* **YOUR OBJECTIVE**
The answer must consist of every record, printed exactly as it stands.
——
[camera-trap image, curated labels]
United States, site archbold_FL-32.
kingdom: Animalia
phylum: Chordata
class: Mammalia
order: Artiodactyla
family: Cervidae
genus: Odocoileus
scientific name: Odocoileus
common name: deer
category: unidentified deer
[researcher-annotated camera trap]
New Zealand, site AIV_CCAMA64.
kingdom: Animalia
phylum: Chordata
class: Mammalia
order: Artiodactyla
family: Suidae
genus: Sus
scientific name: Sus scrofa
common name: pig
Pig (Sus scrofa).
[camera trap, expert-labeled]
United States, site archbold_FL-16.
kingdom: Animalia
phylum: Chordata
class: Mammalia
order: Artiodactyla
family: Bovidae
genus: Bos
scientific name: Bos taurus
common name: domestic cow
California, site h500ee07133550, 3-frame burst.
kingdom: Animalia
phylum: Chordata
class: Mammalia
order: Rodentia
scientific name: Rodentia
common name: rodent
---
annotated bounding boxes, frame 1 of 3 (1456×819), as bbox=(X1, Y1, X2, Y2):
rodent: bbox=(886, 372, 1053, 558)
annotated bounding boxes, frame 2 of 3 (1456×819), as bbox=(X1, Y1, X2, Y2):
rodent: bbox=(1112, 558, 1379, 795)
——
* **YOUR RESPONSE**
[camera-trap image, curated labels]
United States, site archbold_FL-32.
kingdom: Animalia
phylum: Chordata
class: Mammalia
order: Artiodactyla
family: Cervidae
genus: Odocoileus
scientific name: Odocoileus
common name: deer
category: unidentified deer
[researcher-annotated camera trap]
New Zealand, site AIV_CCAMA64.
kingdom: Animalia
phylum: Chordata
class: Mammalia
order: Artiodactyla
family: Suidae
genus: Sus
scientific name: Sus scrofa
common name: pig
Pig (Sus scrofa).
[camera trap, expert-labeled]
United States, site archbold_FL-16.
kingdom: Animalia
phylum: Chordata
class: Mammalia
order: Artiodactyla
family: Bovidae
genus: Bos
scientific name: Bos taurus
common name: domestic cow
California, site h500ee07133550, 3-frame burst.
kingdom: Animalia
phylum: Chordata
class: Mammalia
order: Rodentia
scientific name: Rodentia
common name: rodent
---
annotated bounding boxes, frame 1 of 3 (1456×819), as bbox=(X1, Y1, X2, Y2):
rodent: bbox=(886, 372, 1053, 558)
annotated bounding boxes, frame 2 of 3 (1456×819), as bbox=(X1, Y1, X2, Y2):
rodent: bbox=(1112, 558, 1379, 795)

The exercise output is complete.